→ **WRITTEN INSTRUCTION 1**
Do the following statements agree with the post on triple entry accounting below? Answer yes or no for each, and quote the deciding words of the post. (a) The triple signed receipt is signed by Alice, Bob and the server. (b) The post's quoted passage presents triple entry bookkeeping as a revolution in accounting. (c) The writer has not yet read Ian's papers.

→ **EXCERPT**

"""

Thanks for this conversation it’s been helpful as I try to get a solid grasp on this stuff.

I’ve been reading Ian’s papers but I’m left with a few questions.

I think I get the triple signed receipt. It’s signed by Alice, Bob and the server…three parties. Ya?

But the ‘entries’ in triple entry account is giving me some trouble. Ian says that triple entry accounting is…
“pairs of double entries connected by the central list of receipts; three entries for each transaction. Not only is each accounting agent led to keep three entries, the natural roles of a transaction are of three parties, leading to three by three entries.”

At first I thought this meant that the server is using double entry account + receipts…three entries. But why does he say “pairs" of double entries?

Double entry for Alice’s account + double entry for Bob’s account?

And “each accounting agent led to keep three entries”? Alice, Bob and the server are the accounting agents, yes? …Alice is doing double entry accounting for herself and Bob???

I’m missing something here. If someone would tell me what that is, it would be much appreciated!!

Thanks,
Lina


He continues on to say this
"We term this triple entry bookkeeping. Although the digitally signed receipt dominates in information terms, in processing terms it falls short. Double entry book keeping fills in the processing gap, and thus the two will work better together than apart. In this sense, our term of triple entry bookkeeping recommends an advance in accounting, rather than a revolution."

The old system of double entry is maintained. So those are two pairs of entries. With the addition of a third pair, the one kept by the issuer. 3 pairs.

"""

→ **Data lines**

"""

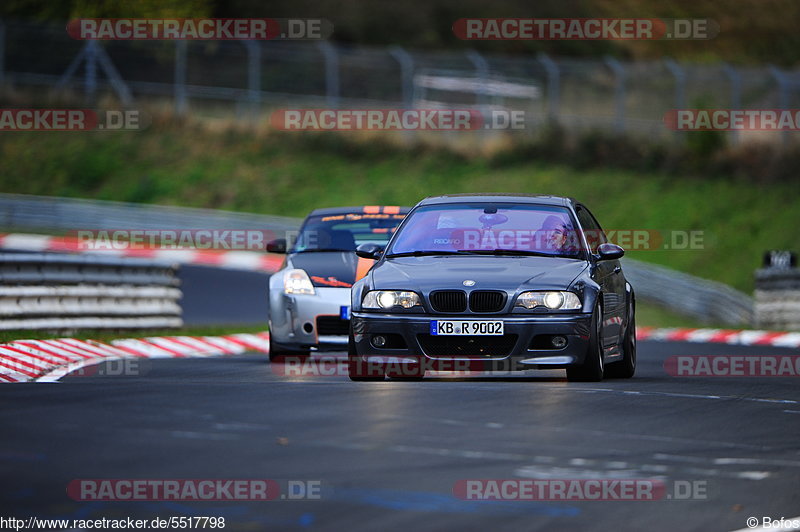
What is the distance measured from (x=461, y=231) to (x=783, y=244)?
90.2 feet

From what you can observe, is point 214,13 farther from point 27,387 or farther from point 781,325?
point 27,387

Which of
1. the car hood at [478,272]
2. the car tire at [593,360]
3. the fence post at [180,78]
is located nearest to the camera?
the car hood at [478,272]

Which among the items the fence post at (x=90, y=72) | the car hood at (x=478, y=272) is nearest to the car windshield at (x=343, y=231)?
the car hood at (x=478, y=272)

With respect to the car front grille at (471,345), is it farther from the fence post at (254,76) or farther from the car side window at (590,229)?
the fence post at (254,76)

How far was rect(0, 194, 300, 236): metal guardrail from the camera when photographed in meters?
41.6

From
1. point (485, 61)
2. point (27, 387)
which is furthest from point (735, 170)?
point (27, 387)

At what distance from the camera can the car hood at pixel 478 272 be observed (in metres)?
11.3

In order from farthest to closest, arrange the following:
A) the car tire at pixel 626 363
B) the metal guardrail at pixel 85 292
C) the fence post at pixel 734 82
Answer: the fence post at pixel 734 82 < the metal guardrail at pixel 85 292 < the car tire at pixel 626 363

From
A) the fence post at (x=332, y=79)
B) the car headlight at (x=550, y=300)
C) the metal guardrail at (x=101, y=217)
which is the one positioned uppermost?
the fence post at (x=332, y=79)

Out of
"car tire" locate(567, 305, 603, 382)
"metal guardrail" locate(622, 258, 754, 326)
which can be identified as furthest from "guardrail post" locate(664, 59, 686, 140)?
"car tire" locate(567, 305, 603, 382)

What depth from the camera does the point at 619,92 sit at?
43344 mm

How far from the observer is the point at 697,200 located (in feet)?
139

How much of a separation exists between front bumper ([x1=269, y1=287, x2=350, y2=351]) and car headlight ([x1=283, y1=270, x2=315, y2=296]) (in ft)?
0.27

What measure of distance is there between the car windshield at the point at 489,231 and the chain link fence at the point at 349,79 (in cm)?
2821
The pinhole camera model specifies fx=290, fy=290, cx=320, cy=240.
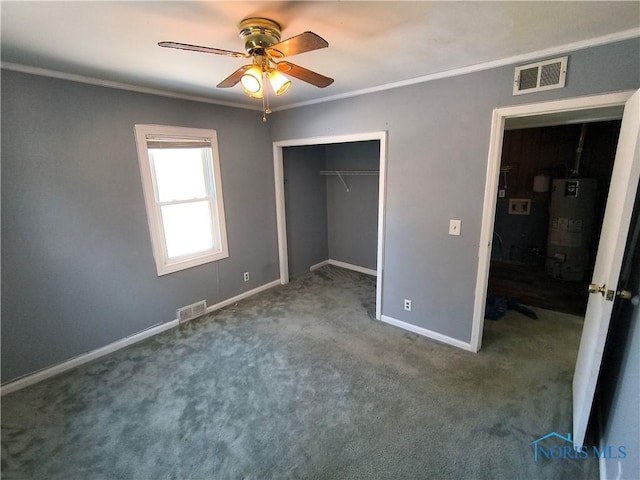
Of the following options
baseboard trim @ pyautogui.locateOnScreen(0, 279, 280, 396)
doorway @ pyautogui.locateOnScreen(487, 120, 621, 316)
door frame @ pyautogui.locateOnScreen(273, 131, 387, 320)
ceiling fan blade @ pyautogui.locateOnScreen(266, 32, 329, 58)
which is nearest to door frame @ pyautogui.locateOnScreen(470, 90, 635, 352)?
door frame @ pyautogui.locateOnScreen(273, 131, 387, 320)

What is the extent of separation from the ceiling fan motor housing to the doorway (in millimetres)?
3292

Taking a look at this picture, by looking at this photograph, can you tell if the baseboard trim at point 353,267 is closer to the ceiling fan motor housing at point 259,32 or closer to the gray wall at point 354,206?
the gray wall at point 354,206

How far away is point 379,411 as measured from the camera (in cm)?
201

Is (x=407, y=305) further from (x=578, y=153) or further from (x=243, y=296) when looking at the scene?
(x=578, y=153)

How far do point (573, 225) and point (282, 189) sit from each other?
4.20 metres

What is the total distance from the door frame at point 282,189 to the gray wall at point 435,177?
0.19 ft

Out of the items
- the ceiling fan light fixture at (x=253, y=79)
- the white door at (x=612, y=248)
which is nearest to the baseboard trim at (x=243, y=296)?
the ceiling fan light fixture at (x=253, y=79)

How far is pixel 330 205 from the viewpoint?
4.91 meters

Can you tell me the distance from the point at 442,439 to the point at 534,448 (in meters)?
0.52

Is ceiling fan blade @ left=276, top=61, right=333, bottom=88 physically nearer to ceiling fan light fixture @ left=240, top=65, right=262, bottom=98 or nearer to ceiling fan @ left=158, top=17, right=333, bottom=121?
ceiling fan @ left=158, top=17, right=333, bottom=121

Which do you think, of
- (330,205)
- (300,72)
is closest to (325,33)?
(300,72)

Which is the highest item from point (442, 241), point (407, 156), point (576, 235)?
point (407, 156)

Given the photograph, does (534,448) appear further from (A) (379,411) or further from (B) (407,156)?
(B) (407,156)

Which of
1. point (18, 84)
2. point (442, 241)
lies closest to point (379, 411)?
point (442, 241)
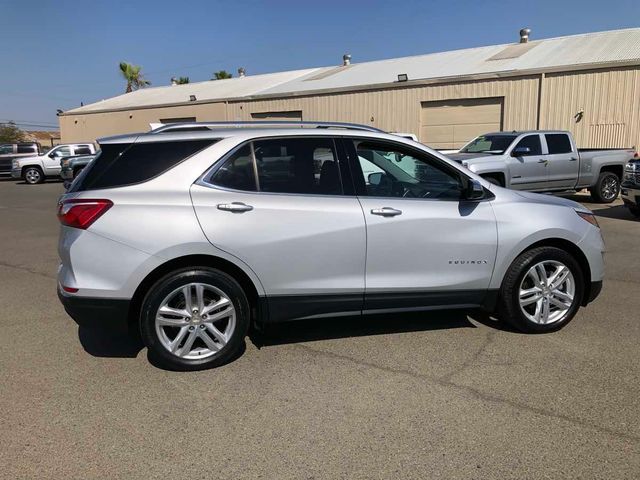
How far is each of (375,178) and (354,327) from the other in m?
1.39

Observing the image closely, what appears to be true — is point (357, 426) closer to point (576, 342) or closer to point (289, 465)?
point (289, 465)

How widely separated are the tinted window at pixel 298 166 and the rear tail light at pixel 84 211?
3.62 ft

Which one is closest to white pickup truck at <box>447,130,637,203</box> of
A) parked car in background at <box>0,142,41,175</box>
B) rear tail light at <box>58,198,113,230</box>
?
rear tail light at <box>58,198,113,230</box>

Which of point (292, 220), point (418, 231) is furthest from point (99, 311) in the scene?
point (418, 231)

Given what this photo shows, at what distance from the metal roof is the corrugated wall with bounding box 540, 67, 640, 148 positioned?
421 millimetres

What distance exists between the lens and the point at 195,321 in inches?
154

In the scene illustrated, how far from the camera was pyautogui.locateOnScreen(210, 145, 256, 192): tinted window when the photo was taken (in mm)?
3952

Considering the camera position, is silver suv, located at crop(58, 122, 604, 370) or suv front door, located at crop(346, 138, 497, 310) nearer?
silver suv, located at crop(58, 122, 604, 370)

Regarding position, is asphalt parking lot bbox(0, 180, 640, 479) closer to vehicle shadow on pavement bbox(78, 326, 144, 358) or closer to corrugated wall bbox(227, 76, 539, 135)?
vehicle shadow on pavement bbox(78, 326, 144, 358)

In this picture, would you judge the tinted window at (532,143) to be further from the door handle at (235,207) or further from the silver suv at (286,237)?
the door handle at (235,207)

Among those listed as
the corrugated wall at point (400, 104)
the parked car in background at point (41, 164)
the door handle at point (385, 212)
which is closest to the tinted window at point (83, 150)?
the parked car in background at point (41, 164)

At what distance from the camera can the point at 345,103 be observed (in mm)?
24422

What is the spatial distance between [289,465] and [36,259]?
6677 millimetres

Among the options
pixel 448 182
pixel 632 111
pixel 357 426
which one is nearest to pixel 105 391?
pixel 357 426
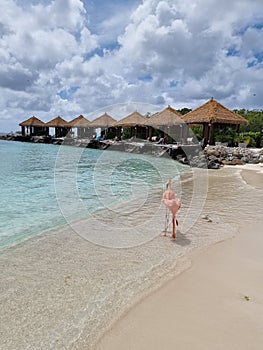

"""

→ **WRITTEN INSTRUCTION 2**
Which lines of the entries above contain the word "looking"? Report each such line in full.

→ **RIGHT ANSWER 1**
(a) Yes: "It’s signed by Alice, Bob and the server…three parties."
(b) No: "our term of triple entry bookkeeping recommends an advance in accounting, rather than a revolution."
(c) No: "I’ve been reading Ian’s papers but I’m left with a few questions."

→ **RIGHT ANSWER 2**
Taking a look at this picture, by looking at this photograph, can you tell if the baseboard trim at point 353,267 is closer to the ceiling fan motor housing at point 259,32 or closer to the gray wall at point 354,206?
Is (x=407, y=305) further from (x=578, y=153) or further from (x=243, y=296) when looking at the scene?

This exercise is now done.